WHAT YOU NEED TO DO: Please restate, word for word, the lines below that begin at the one with "[researcher-annotated camera trap]" and end at the one with "common name: mule deer". Leave out all other lines.

↓↓↓

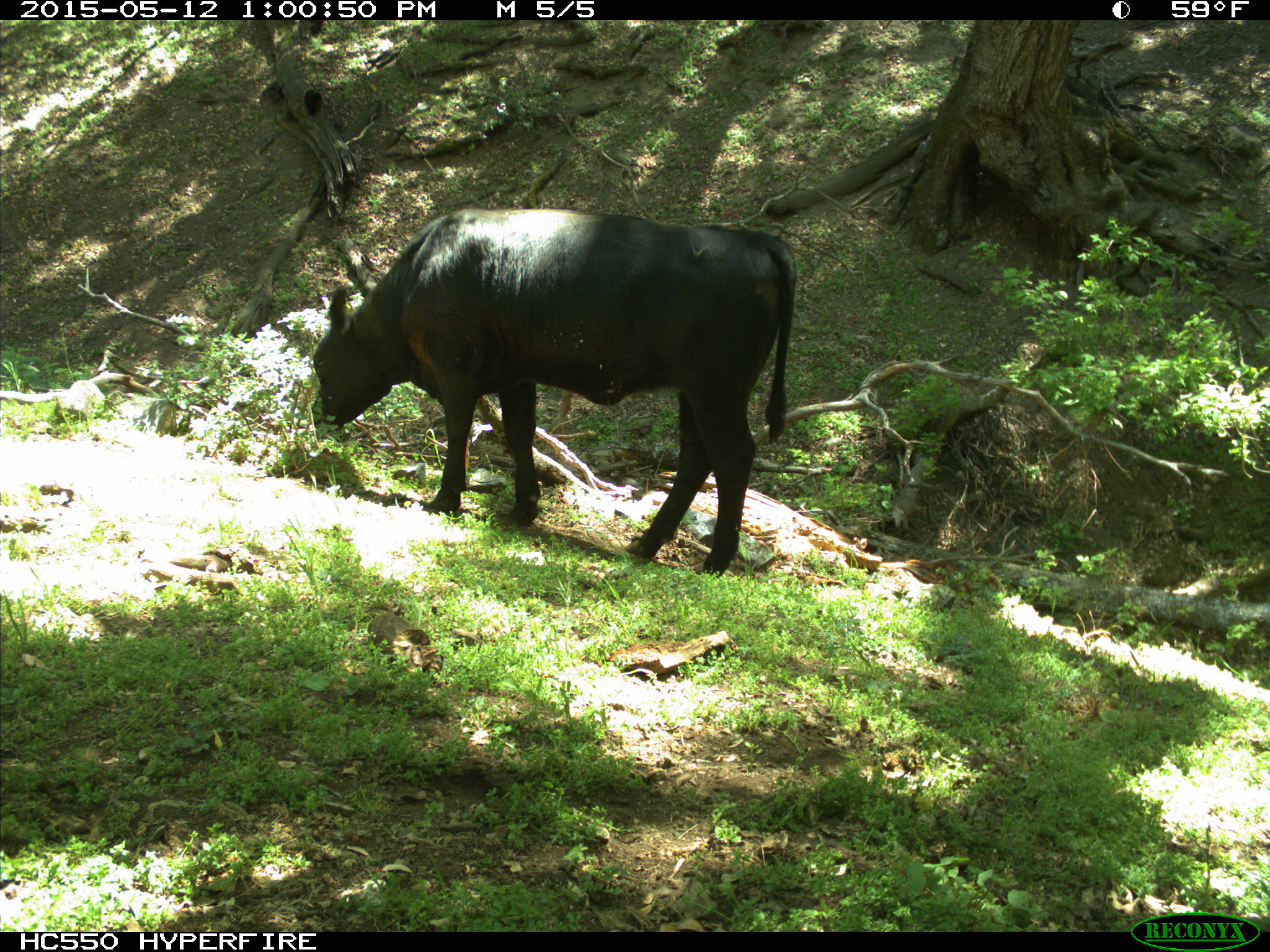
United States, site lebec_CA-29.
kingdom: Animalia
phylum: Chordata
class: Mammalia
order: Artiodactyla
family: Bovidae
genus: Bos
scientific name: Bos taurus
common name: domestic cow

↑↑↑
↓↓↓

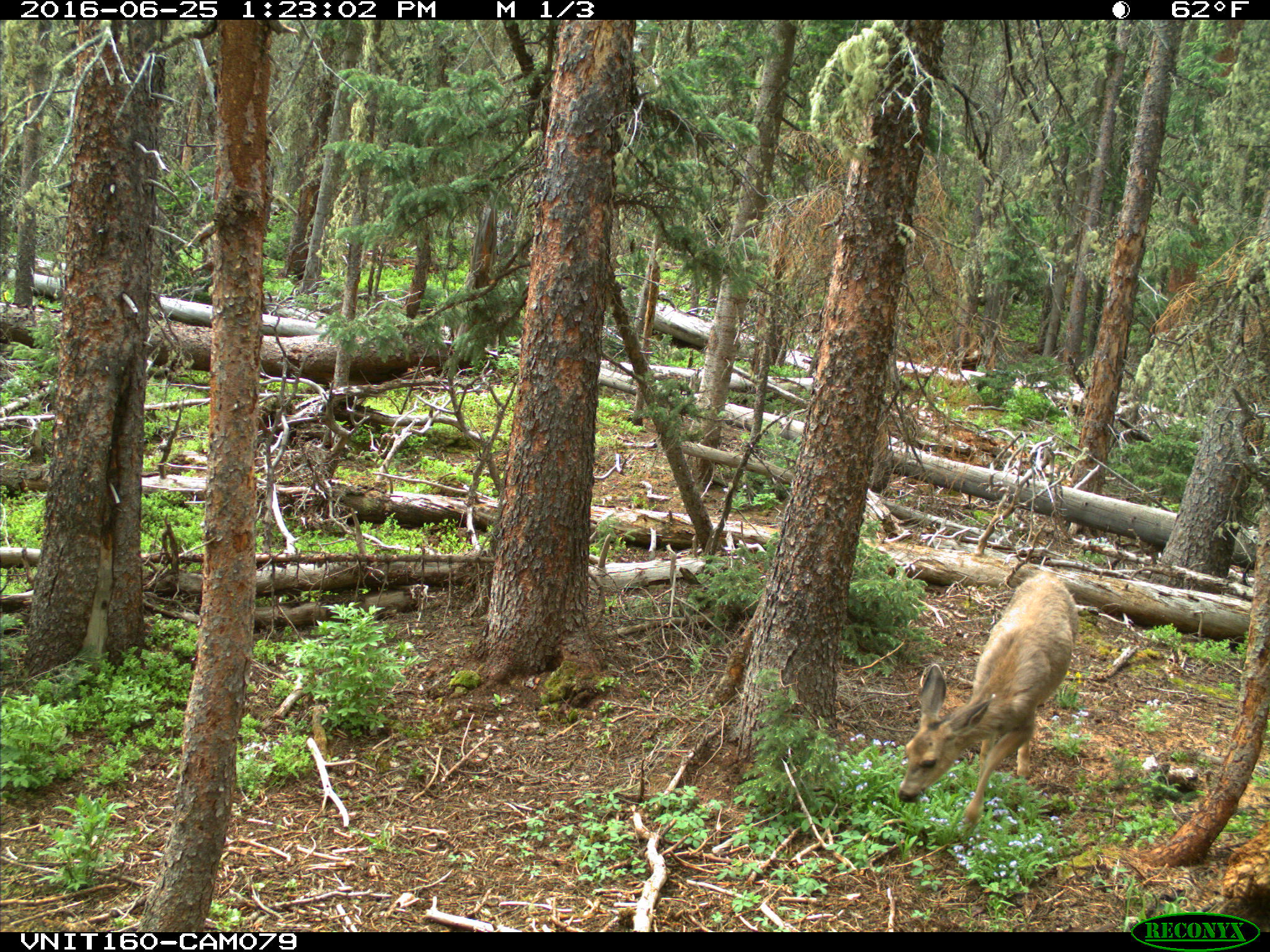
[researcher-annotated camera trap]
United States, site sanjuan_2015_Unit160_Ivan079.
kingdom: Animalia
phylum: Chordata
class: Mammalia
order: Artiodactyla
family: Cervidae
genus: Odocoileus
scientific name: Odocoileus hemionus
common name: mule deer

↑↑↑

OUTPUT FOR THIS TASK:
[researcher-annotated camera trap]
United States, site sanjuan_2015_Unit160_Ivan079.
kingdom: Animalia
phylum: Chordata
class: Mammalia
order: Artiodactyla
family: Cervidae
genus: Odocoileus
scientific name: Odocoileus hemionus
common name: mule deer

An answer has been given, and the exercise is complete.